Galvanomagnetic effects in tellurium whiskers

Abstract

Galvanomagnetic effects on Te samples were studied. The measurements were made in the broad range of temperatures (1.5 K ≤ T ≤ 80 K) and the values of the magnetic field induction. Shubnikov–de‐Haas oscillations (SH) were detected in strong magnetic fields (ωcτ ≫ 1, where ωc is the cyclotrone frequency); as well as anomalous temperature dependence of the Hall potential in classically weak (ωcτ ≪ 1) magnetic fields. It was found out that the revealed SH oscillations are due to the Landau quantizations of the energy spectrum of three‐dimensional (3D) charge carriers (holes) in the bulk samples under study.
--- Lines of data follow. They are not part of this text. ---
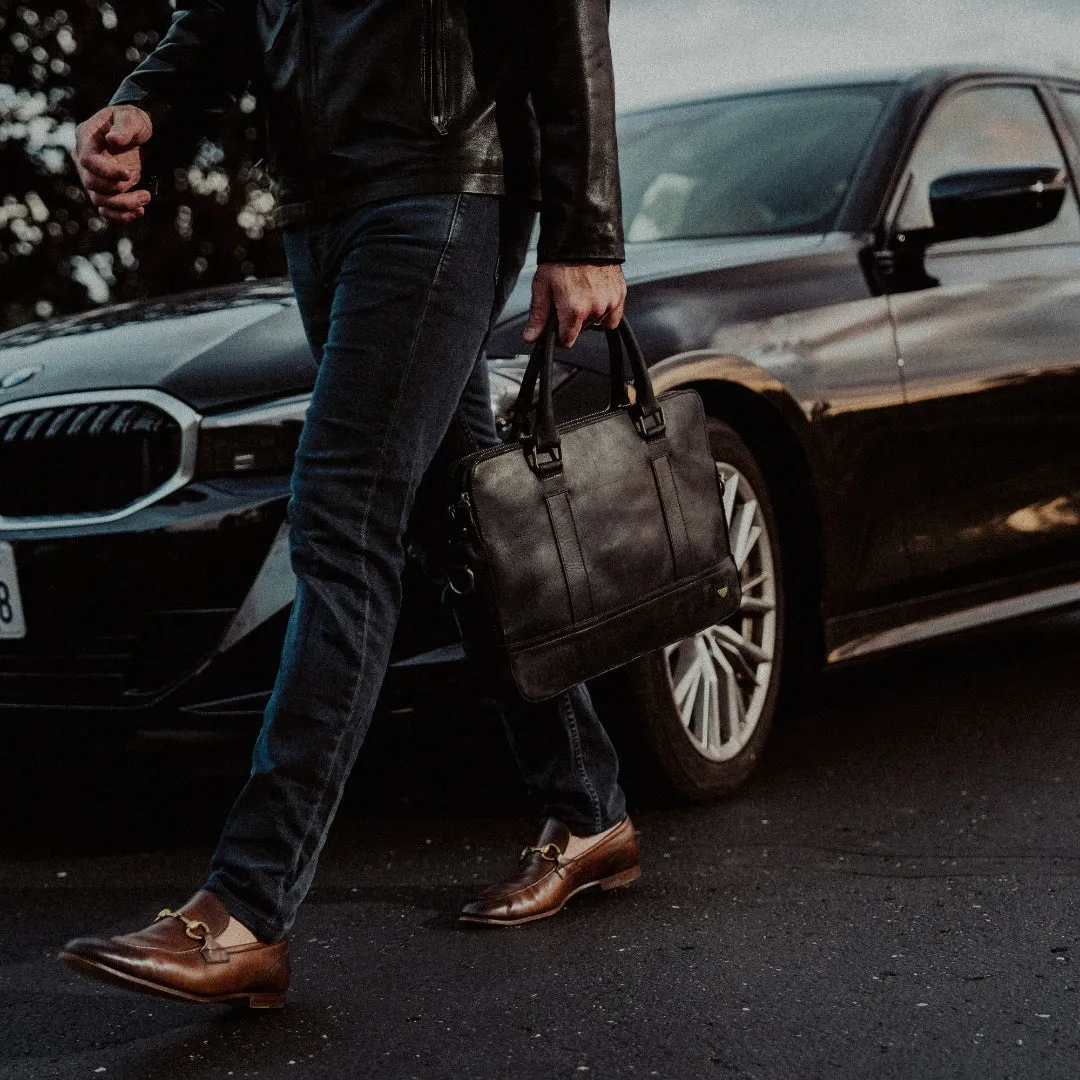 Limited Edition Jefferson Leather Attaché Briefcase | Black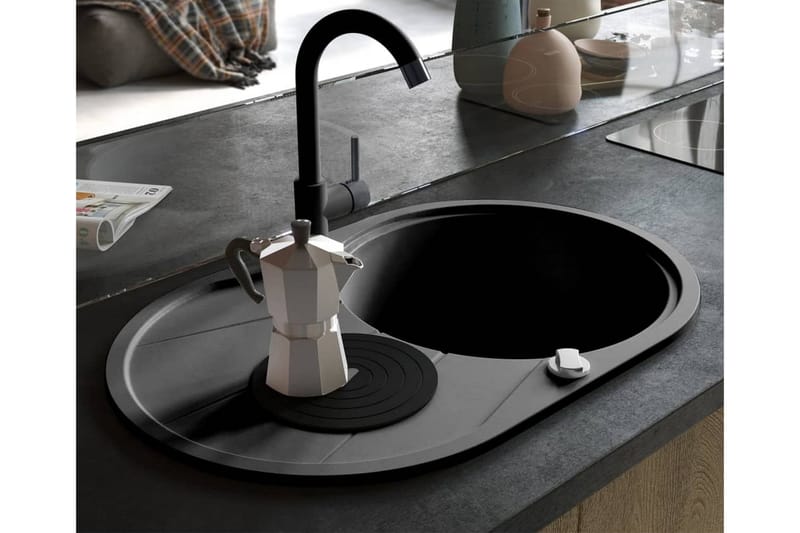 Kjøkkenvask i granitt enkel kum oval svart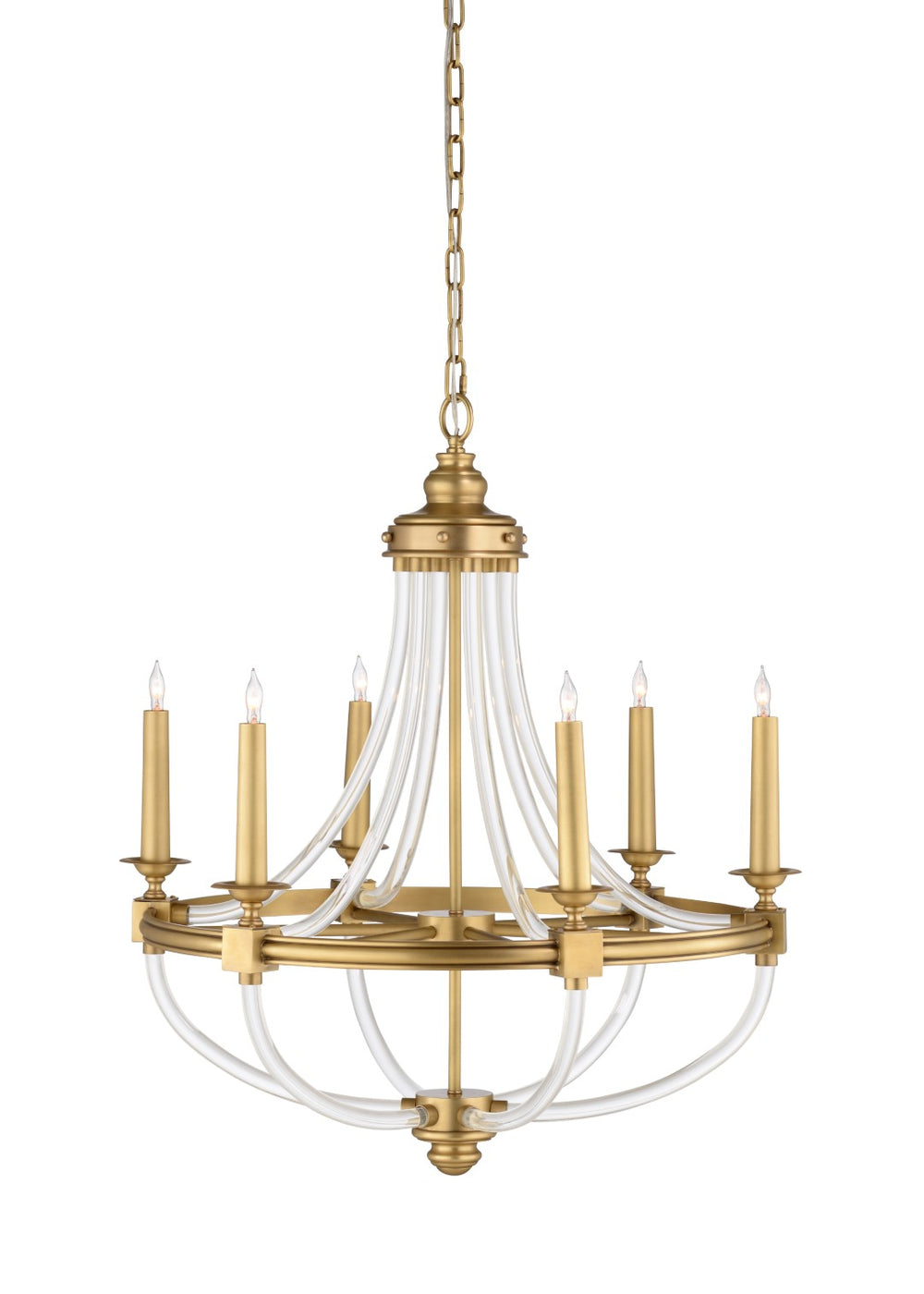 Wildwood Prospect Antique Brass Chandelier With 6 Lights And Clear Acrylic Rods For Dining Or Foyer Elegance 67343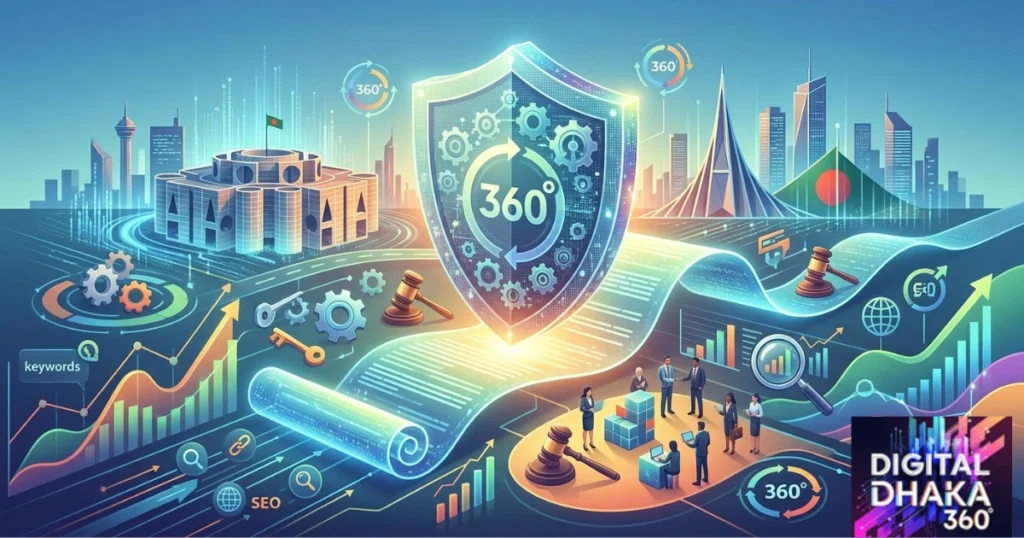 A Digital Dhaka 360 image, featuring a large shield with gears. data streams, graphs, a small legal gavel, and people working with laptops.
In the area of weak magnetic fields (ωcτ ≪ 1), the effect of anomalous magnetoresistance was found, which was due to the weak localization of 3D holes in the samples . The theory of the Hall effect for holes in weak magnetic fields (B < 0.2 Т) was developed. It is based on the solution of kinetic Boltzmann equation with the specific type of the collision integral; taking into account the carriers energy spectrum in tellurium. It was shown that the peculiarities of the Hall effect temperature dependence; which were found experimentally in weak magnetic fields; can be qualitatively explained if we bear in mind the complex structure of tellurium valence band.